Introduction to the Special Issue: Community Dance Practices

Welcome to the first special issue of Dance Education in Practice. The focus for this special issue is community dance practices, a term that can apply to a wide variety of settings and participants. For the purposes of this publication, community dance is defined as any dance that is relevant to or emerges from the concerns of a specific group. The connection within the community could be based on geography, age grouping, socioeconomic status, sexual orientation, or another uniting factor, such as medical diagnosis or physical disability. This issue includes five very different articles that suggest the broad range of students and educators who are involved in this field. The students covered in this issue range from preschool children to senior adults and the settings represent the Midwest and both coasts of the United States, as well as Hong Kong.

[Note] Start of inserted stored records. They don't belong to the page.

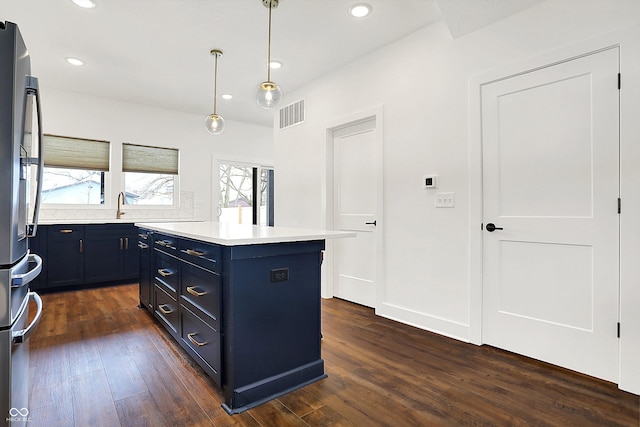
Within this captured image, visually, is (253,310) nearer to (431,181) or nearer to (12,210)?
(12,210)

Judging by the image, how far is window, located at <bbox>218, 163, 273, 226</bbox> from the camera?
6.34 m

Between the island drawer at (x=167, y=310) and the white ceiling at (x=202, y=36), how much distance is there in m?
2.31

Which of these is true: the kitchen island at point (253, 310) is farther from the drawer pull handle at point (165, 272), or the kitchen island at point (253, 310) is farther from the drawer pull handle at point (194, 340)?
the drawer pull handle at point (165, 272)

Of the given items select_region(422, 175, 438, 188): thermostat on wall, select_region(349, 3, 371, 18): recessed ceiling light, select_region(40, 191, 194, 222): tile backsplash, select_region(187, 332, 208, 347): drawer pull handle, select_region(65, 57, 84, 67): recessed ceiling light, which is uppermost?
select_region(65, 57, 84, 67): recessed ceiling light

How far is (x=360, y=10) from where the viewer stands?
2791 millimetres

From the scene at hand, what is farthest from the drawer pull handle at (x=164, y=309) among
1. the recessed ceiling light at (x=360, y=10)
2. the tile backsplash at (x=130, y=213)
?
the tile backsplash at (x=130, y=213)

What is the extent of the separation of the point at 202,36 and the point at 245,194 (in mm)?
3621

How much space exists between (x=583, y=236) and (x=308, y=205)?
2.82 m

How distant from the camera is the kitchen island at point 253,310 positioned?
1.81m

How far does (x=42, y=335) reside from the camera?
2.84 metres

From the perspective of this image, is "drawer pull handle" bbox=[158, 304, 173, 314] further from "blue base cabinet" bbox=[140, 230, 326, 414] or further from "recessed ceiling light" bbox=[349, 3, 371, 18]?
"recessed ceiling light" bbox=[349, 3, 371, 18]

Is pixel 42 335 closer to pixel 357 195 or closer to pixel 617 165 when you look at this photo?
pixel 357 195

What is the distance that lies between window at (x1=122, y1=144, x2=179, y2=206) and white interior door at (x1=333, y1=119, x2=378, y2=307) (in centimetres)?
312

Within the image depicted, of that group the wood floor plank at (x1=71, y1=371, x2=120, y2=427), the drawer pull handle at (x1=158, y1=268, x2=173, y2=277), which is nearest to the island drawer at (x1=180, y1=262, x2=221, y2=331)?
the drawer pull handle at (x1=158, y1=268, x2=173, y2=277)
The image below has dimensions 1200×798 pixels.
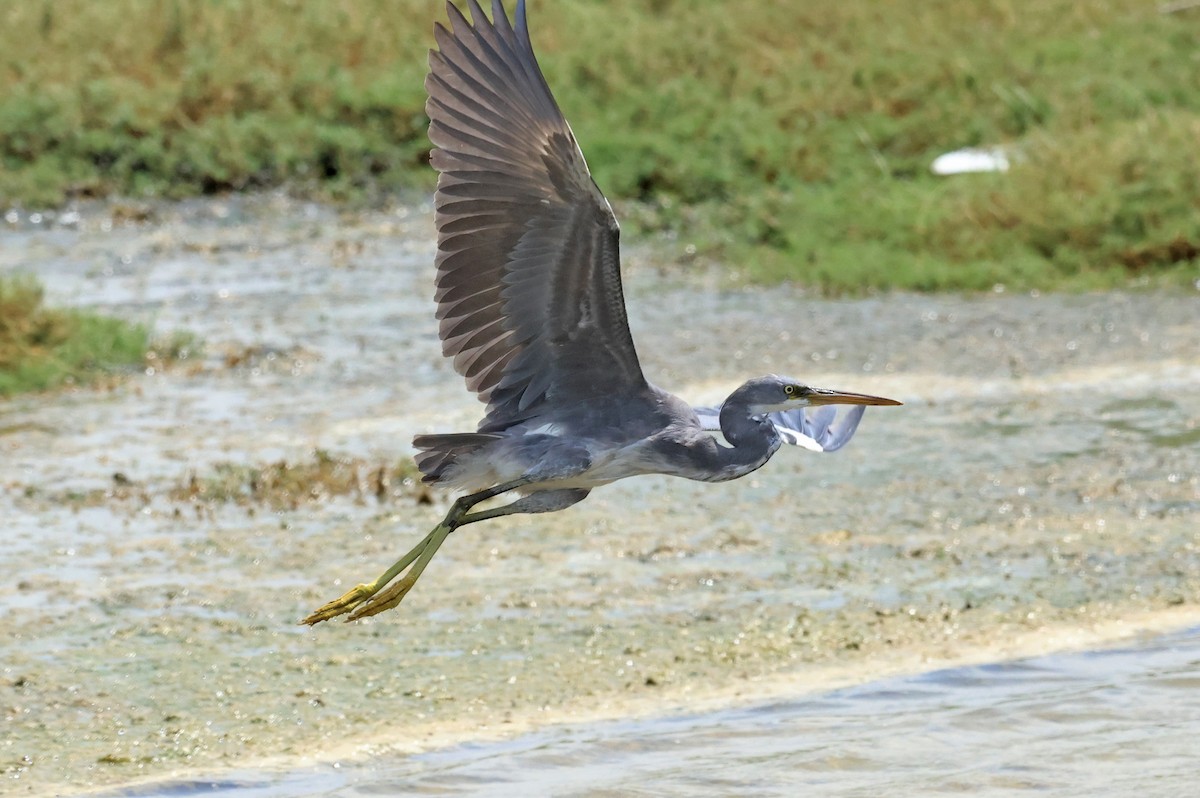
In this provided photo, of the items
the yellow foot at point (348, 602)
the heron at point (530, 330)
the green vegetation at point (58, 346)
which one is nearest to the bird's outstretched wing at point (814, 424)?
the heron at point (530, 330)

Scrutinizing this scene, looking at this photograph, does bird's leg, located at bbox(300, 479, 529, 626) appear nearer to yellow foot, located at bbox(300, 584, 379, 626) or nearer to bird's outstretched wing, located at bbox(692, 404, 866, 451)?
yellow foot, located at bbox(300, 584, 379, 626)

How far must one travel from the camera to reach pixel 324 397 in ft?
32.9

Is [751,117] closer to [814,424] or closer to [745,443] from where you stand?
[814,424]

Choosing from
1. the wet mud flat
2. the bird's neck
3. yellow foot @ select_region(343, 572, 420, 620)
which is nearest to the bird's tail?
yellow foot @ select_region(343, 572, 420, 620)

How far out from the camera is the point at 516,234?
5.16 metres

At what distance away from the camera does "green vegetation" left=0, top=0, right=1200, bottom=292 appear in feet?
42.0

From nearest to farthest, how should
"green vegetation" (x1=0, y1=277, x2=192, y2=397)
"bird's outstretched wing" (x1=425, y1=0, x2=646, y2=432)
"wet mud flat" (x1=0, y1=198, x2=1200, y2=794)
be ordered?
1. "bird's outstretched wing" (x1=425, y1=0, x2=646, y2=432)
2. "wet mud flat" (x1=0, y1=198, x2=1200, y2=794)
3. "green vegetation" (x1=0, y1=277, x2=192, y2=397)

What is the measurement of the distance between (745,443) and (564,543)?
2586 mm

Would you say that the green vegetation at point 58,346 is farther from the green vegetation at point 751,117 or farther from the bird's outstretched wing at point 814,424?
the bird's outstretched wing at point 814,424

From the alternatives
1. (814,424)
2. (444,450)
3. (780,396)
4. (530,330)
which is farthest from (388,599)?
(814,424)

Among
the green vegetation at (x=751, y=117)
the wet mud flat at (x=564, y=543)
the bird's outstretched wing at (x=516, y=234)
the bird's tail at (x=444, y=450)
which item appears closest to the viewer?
the bird's outstretched wing at (x=516, y=234)

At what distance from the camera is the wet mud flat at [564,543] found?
619cm

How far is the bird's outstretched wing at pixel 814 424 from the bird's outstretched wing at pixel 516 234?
1.42 feet

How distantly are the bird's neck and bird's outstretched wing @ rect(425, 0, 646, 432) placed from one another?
31 cm
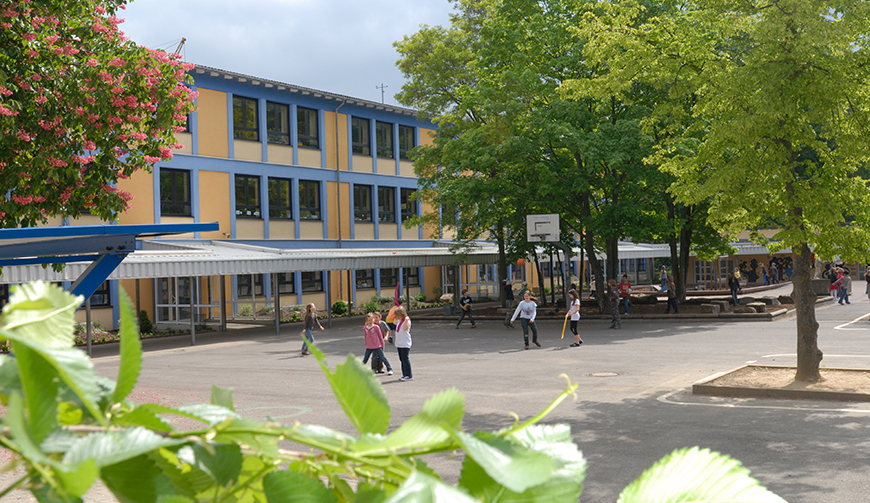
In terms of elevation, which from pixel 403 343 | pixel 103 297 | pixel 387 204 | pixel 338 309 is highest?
pixel 387 204

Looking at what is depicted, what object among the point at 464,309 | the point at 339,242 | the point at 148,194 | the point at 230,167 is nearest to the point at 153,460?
the point at 464,309

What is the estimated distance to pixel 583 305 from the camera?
112 ft

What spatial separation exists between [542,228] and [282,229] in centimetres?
1398

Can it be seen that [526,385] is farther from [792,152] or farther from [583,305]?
[583,305]

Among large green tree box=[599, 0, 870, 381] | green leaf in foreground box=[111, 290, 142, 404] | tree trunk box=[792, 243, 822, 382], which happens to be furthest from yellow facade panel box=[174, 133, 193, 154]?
green leaf in foreground box=[111, 290, 142, 404]

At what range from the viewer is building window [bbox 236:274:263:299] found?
36.0 metres

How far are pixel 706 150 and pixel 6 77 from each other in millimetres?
10676

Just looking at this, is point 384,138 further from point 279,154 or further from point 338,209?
point 279,154

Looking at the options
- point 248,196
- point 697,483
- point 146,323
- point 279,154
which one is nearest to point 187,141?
point 248,196

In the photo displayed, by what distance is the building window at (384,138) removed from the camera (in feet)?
138

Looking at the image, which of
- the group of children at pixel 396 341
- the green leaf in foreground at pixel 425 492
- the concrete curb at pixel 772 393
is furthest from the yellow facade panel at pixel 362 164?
the green leaf in foreground at pixel 425 492

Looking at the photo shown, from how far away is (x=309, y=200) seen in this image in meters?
38.3

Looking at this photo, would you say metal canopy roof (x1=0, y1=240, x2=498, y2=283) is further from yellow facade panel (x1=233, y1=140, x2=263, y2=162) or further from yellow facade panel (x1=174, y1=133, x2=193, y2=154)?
yellow facade panel (x1=233, y1=140, x2=263, y2=162)

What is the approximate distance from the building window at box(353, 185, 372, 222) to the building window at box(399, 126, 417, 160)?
3388 mm
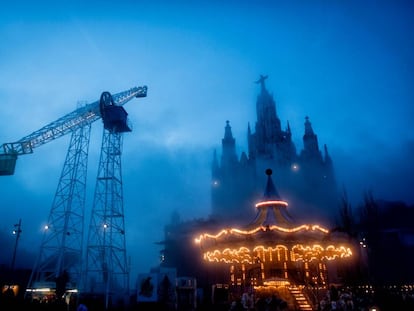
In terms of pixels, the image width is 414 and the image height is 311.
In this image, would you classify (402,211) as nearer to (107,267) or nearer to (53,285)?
(107,267)

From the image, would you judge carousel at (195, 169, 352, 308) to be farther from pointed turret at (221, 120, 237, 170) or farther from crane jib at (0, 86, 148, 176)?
pointed turret at (221, 120, 237, 170)

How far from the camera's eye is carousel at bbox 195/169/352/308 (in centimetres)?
2112

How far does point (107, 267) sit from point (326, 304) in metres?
24.3

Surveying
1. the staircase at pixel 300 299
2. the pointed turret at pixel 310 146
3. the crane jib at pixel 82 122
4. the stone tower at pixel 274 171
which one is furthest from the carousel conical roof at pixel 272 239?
the pointed turret at pixel 310 146

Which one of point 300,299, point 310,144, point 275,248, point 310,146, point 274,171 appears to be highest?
point 310,144

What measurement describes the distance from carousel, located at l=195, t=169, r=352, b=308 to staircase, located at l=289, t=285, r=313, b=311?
1.25ft

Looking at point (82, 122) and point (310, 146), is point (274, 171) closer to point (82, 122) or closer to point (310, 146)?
point (310, 146)

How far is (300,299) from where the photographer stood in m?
21.1

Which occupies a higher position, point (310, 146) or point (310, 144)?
point (310, 144)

As different as these dance experiences are, they have several concerns in common. Community dance practices often have issues of sustainability sometimes connected with inconsistent attendance due to transportation challenges or medical and legal issues with the participants. You will see several solutions to this challenge in these articles that are tailored to the specific dance setting, such as those crafted for senior adults by Naomi Goldberg-Haas or women in drug and human trafficking rehabilitation by Connie Bergstein Dow. Community dance settings are complex and pleasing all the constituents in a particular setting is another common challenge that you will also see threading through these articles. This makes communication a key skill in community dance practices, as educators navigate working with large agencies, as in the first article by Cherie Hill and Nancy Ng working with Child Protective Services, or entire school populations as is the case with the final article by Cindy L. Chan working with all the students, faculty, and alumni of Ying Wa Girls' School. Another commonality in the field that is highlighted by these articles is the use of team teaching or dance assistants as a pedagogical strategy. These could be members of the community, trained educators, or university interns, as in the article by Jessica C. Warchal-King working with college dancers and patients with Parkinson's disease. This strategy layers the teaching of community populations with multiple levels of learning and engagement. It also highlights the humility with which a teacher in community dance must approach the students. You will note the respect for the populations being taught and their unique experiences that pervades the writing in these articles. Issues of traditional didactic power and authority are missing from the postures of these teachers, whose pedagogy acknowledges the power that dance has in uniting and equalizing all of us under our common love for movement.

Two of these articles begin with dialogue as if a story is unfolding. This is so typical of the flavor of teaching in community dance. The humanity of the situation is so vibrant that it becomes a story that needs telling. It's about who these dancers are and what dance can do for them that makes community dance a special teaching context. I am grateful to the richly skillful educators who are sharing their expertise and experiences in these articles to deepen all of our knowledge in community dance practices.